Este domingo la Liturgia de la Palabra nos propone leer el relato de la Samaritana. Es la primera de tres catequesis bautismales sugeridas previo a la Semana Santa. La segunda será en torno al relato del Ciego de nacimiento, mientras que la tercera quedará iluminada por la resurrección de Lázaro. El agua es el signo bau­tismal que destaca en el relato de la Samaritana. Refle­xionemos sobre ella.

Los dos domingos anteriores se mencionaba dos montes: el de la tercera tentación (según el evangelista Mateo) y el de la Trans­figuración. Hoy el encuentro de Jesús con la Samaritana se da en un valle. Sicar, se llama el lugar donde está ubicado el pozo del encuentro. Como el agua, Jesús ha tenido que bajar hasta allí.

Si las subidas a las montañas nos hablan de nuestros encuentros con Dios, las bajadas a los valles po­drían remitirnos al encuentro con los demás, a la rutina diaria, a la lucha por la vida, al combate coti­diano. Estos encuentros podrían caracterizarse por la confrontación o por la convivencia pacífica. Los valles pueden ser el escenario de épicas batallas lo mismo que paisa­jes de paz. Esto último es lo que prevalece en el encuentro de Jesús con la mujer de Samaría.

Cuando la vida va cuesta abajo nos toca aprender del agua: siempre va en bajada, refrescando y fertili­zando la tierra. También cuando se va en bajada se puede ser generador de vida. Las aguas subterráneas son tan importantes como la lluvia.

El camino de bajada no debe ser un camino de resignación, sino un camino que encierra sus propias posibilidades, las cuales debemos descubrir a través de las llamadas que nos hace la vida misma. Tanto la bajada en sí misma como el valle donde nos adentramos tienen su encanto e invitan a sus propias fatigas. También en los valles de la vida, donde se desarrollan las más aguerridas peleas, está presente Dios. Tal vez más intensamente que en algunas cumbres.

Del agua también podemos aprender su flexibilidad y capa­cidad de amoldamiento. En una hermosa descripción de esta cualidad suya, nos dice Byung-Chul Han: El agua no tiene for­ma propia, aunque no es amorfa. Toma la forma de lo otro para revelarse: la forma del pocillo, del balde, del vaso. Es tal vez la creatura más amable, se amolda fácilmente a cual­quier forma. No impone. Es dócil y mol­deable. “Dado que no se afirma a sí misma, no ofrece resistencia, no se opone, no rivaliza… El agua supera obstáculos cediendo. Se des­pliega doblándose”. También tiene una fuerza descomunal, puede reventar los diques que pretenden detenerla. Si se le deja correr se amolda, si se le intenta obstruir el paso se resiste. Así manifiesta su vitalidad, fuerza de transformación y cambio. Toda esta simbología la descubro presente en el agua bau­tismal.

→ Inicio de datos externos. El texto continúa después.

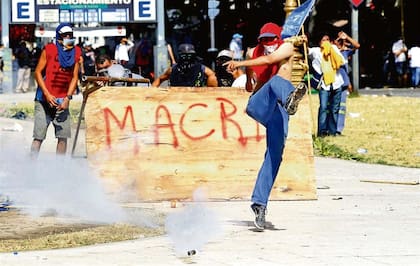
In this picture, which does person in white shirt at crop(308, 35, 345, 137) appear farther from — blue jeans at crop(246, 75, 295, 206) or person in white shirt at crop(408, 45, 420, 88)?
person in white shirt at crop(408, 45, 420, 88)

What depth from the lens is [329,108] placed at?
55.6 feet

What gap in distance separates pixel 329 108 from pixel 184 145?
273 inches

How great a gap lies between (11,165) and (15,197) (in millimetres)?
1007

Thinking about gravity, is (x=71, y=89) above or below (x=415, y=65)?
above

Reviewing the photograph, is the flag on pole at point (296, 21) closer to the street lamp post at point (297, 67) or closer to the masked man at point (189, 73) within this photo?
the masked man at point (189, 73)

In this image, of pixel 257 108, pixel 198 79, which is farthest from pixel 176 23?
pixel 257 108

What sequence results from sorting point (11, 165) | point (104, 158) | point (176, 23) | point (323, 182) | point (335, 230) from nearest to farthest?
point (335, 230) → point (104, 158) → point (11, 165) → point (323, 182) → point (176, 23)

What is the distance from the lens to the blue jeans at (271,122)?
8773 millimetres

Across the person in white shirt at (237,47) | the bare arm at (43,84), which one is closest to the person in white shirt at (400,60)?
the person in white shirt at (237,47)

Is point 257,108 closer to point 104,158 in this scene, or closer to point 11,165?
point 104,158

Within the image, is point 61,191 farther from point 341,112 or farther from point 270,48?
point 341,112

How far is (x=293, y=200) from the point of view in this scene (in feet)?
34.0

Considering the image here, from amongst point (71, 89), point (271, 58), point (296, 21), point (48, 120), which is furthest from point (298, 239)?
point (296, 21)

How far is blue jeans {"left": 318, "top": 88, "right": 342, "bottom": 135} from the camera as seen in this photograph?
55.5 ft
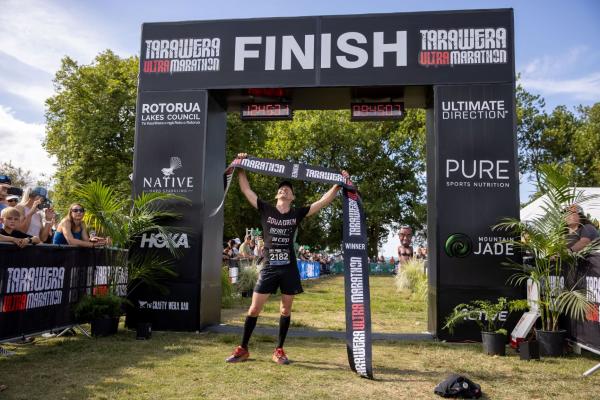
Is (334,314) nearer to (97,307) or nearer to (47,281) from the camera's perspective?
(97,307)

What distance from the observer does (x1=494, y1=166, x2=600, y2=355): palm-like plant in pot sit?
687 cm

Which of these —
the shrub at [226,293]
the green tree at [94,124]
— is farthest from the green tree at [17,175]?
the shrub at [226,293]

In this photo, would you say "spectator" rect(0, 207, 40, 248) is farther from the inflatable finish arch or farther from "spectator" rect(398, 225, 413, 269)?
"spectator" rect(398, 225, 413, 269)

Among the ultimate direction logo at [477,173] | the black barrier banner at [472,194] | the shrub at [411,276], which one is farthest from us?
the shrub at [411,276]

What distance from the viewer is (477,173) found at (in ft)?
26.9

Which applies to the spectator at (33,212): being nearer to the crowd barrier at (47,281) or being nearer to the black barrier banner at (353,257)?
the crowd barrier at (47,281)

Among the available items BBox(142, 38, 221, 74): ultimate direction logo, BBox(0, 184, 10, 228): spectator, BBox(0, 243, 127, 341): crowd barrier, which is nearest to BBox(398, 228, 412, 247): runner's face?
BBox(142, 38, 221, 74): ultimate direction logo

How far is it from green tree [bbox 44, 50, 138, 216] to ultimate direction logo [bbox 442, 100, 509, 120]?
21.8 meters

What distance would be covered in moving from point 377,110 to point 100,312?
5.91 m

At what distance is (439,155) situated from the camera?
830cm

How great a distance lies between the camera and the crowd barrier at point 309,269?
26.2 m

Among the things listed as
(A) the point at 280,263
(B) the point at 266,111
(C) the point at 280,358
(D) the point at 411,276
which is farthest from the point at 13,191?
(D) the point at 411,276

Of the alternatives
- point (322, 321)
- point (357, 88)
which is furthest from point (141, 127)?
point (322, 321)

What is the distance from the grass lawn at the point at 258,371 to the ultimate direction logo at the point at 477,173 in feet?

Al descender a los valles de la vida podríamos sentirnos más comprometidos que al escalar las más altas montañas. Las bajadas no suelen ser más fáciles. Tobillos y rodi­llas sufren más. La columna vertebral debe mostrarse más resistente. Cuando en el camino de la vida vamos de bajada hay que tener mu­cho cuidado y emplearse a fondo para no derrumbarse.